--- Input data Enclosed Below ---

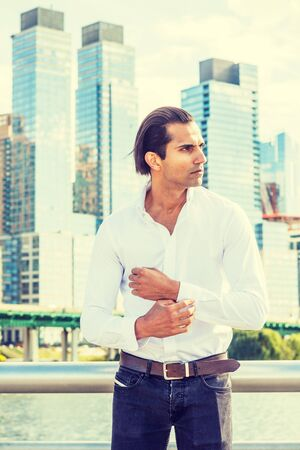 Young East Indian American Man wearing white shirt, black jeans, standing in business district with high buildings by Hudson River in New York, hand touching cuff, looking away. 版權商用圖片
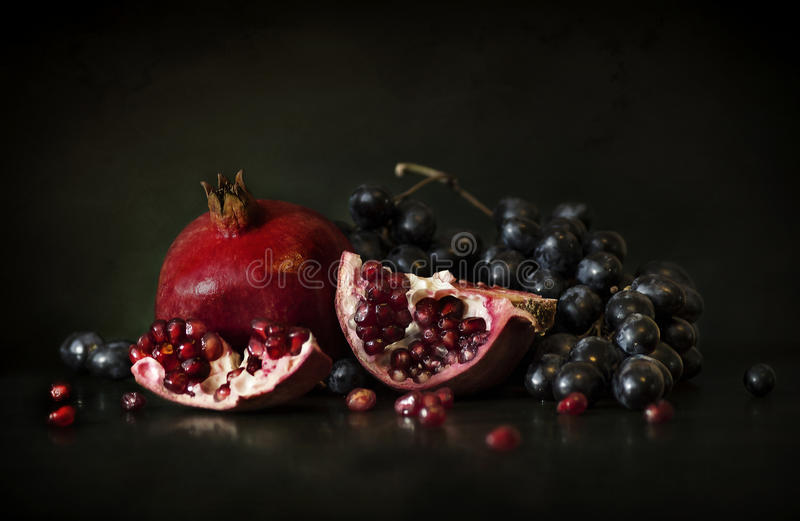 Still life of pomegranate and grapes stock photography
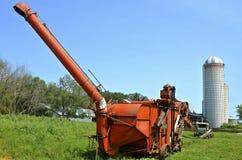 Orange Dreschmaschine auf amischem Bauernhof Stockfotografie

--- End of Enclosed Input data ---

Lines before the one containing "Still life of" are not wanted; write out that line and every later line through the end of the data above, exactly, without pictures.

 Still life of pomegranate and grapes stock photography
 Orange Dreschmaschine auf amischem Bauernhof Stockfotografie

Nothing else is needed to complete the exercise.